I’ve been so overwhelmingly sad lately but all I can do is just put on a happy front and pretend like I give no fucks in the world about anything, when in reality I care too much about everything.
Got rid of Twitter.
I’m not sure how long for but I hope it’s permanent. I feel the need for some cleansing in my life and the only way I know how is to disconnect myself from social media for a while.
I’m not sure why I always feel the need to disconnect from people even though I have no reasons to. Perhaps I feel like I need to put on a front that I am strong when all I want to do sometimes is cry. I hate that I hate vulnerability in myself. I hate that I’ve changed this way since the second wave of depression in my life.
I think I just need a good cry even though I don’t really have anything to cry about. I think I just need a good cry over nothing.

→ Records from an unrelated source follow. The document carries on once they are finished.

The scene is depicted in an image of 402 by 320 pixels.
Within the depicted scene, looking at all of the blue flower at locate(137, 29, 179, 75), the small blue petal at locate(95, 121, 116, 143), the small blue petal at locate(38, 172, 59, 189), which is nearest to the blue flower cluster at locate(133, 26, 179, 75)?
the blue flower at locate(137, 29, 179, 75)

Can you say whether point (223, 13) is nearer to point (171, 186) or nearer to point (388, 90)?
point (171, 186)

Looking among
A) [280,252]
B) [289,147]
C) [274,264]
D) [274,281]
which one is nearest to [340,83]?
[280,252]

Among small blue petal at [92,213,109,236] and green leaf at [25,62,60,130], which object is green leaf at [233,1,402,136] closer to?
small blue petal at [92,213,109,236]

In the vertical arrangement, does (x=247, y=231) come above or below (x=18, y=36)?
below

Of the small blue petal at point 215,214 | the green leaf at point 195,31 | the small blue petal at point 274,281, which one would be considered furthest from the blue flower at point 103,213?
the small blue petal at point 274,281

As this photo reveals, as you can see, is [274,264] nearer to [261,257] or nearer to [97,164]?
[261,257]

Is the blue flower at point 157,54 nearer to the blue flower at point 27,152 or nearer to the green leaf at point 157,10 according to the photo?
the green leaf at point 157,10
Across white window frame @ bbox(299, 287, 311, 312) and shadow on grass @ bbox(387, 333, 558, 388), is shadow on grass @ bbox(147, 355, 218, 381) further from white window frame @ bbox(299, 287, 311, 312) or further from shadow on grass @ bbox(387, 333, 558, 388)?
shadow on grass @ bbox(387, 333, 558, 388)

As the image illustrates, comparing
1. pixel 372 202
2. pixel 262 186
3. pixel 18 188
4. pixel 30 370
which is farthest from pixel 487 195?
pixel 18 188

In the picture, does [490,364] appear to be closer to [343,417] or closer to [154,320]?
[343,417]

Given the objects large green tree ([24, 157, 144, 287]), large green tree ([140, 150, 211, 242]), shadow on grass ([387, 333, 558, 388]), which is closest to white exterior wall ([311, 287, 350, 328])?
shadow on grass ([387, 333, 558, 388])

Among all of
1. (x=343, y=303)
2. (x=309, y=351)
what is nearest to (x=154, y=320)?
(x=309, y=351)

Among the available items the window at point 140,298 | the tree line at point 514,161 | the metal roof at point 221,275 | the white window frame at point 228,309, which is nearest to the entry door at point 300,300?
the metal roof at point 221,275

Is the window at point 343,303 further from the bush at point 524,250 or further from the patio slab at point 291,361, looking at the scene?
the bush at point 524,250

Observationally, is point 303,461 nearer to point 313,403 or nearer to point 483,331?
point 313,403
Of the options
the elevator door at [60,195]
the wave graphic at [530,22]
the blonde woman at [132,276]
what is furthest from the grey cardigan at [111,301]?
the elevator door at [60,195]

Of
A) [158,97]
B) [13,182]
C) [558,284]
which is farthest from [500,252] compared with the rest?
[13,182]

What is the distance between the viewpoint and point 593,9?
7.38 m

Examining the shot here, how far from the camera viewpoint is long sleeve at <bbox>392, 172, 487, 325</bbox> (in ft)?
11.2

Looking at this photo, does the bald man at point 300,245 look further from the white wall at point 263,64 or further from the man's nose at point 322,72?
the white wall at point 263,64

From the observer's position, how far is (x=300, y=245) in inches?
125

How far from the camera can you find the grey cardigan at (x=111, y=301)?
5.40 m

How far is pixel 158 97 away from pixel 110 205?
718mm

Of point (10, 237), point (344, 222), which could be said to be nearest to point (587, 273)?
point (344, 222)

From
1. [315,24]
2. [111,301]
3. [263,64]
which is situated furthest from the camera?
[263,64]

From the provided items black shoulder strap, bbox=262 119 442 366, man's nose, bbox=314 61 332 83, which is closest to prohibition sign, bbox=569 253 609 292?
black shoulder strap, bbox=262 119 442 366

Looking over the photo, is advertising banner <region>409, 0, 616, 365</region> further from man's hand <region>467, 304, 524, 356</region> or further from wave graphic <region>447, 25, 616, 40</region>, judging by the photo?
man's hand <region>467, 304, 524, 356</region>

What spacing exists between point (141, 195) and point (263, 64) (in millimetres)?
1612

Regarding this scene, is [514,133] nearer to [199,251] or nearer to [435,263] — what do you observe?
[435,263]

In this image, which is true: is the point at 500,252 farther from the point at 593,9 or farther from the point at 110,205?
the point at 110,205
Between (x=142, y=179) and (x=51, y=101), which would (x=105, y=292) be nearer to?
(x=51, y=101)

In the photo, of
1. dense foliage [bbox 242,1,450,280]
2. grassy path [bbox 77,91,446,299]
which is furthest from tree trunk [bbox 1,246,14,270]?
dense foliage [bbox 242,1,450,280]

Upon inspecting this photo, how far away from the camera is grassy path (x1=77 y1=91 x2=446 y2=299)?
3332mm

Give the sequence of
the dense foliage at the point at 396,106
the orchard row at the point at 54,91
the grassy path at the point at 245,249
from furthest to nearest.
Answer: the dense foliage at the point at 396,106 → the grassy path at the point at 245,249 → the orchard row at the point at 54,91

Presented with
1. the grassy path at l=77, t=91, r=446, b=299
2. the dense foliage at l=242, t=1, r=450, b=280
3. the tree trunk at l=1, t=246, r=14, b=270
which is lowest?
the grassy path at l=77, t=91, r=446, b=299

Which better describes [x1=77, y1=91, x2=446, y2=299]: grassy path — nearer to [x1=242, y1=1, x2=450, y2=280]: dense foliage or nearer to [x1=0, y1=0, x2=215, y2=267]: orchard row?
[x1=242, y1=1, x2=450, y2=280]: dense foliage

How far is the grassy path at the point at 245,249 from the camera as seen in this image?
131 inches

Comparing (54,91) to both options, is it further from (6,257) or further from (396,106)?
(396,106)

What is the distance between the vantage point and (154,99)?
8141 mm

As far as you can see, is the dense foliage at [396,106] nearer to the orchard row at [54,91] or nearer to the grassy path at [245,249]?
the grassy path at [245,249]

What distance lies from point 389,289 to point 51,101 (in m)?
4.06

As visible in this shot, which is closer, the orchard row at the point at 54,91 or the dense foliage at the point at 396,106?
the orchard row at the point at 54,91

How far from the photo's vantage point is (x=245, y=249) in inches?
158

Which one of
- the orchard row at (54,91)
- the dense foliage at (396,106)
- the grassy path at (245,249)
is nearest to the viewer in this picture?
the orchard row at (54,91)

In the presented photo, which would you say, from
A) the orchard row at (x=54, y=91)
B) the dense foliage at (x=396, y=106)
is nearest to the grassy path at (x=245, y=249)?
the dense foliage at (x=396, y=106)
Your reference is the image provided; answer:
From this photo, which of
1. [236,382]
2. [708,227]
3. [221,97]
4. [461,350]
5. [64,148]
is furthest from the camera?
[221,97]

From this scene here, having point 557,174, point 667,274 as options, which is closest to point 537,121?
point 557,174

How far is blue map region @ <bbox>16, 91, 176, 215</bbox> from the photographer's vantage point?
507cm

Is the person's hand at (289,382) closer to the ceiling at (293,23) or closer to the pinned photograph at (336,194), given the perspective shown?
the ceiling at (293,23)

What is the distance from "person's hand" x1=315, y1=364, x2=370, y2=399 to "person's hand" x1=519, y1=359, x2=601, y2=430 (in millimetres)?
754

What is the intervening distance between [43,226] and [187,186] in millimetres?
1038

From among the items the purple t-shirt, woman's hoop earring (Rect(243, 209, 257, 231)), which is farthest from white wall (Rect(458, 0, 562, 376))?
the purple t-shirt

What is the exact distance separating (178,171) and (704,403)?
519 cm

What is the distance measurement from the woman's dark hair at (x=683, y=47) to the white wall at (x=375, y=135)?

Have you ever just looked at someone and thought, “I really love you”. They’re just talking or humming or watching a movie or reading a book or laughing or something, and there’s something about them in that moment that makes you think, “I just really love you”
everyones getting in relationships and I can’t even find my other sock
Sometimes I feel like I’m just destined to live a lonely life. Those difficult, lonely, friendless high school years, and now these difficult, lonely, loveless years.
Most days I am happy and dandy, but I guess today is just one of those days.
I’m having a moment right now and I’m feeling so restless, upset and lonely.
I’m 21, yet I’ve never had any sort of intimate experiences. I’ve never had a first kiss, and I’ve never had a boyfriend. I have recently developed a fear of being old and alone. There are so many people out there in the gay community that are old and desperate and I’m so scared of ending up being one of those people. I really just want a love that blossoms and stays with me and my potential future partner forever.
I honestly don’t know why it’s so hard for me to make a connection with gay people. I barely have any gay friends, and at this rate I will never find someone to fall in love with. The pain this loneliness brings has been unbearable lately. I try to soldier it but it doesn’t work. I try to accept it the way it is but it doesn’t work.
Honestly, life is good but I still feel so empty and lonely. I wouldn’t mind if I died tonight.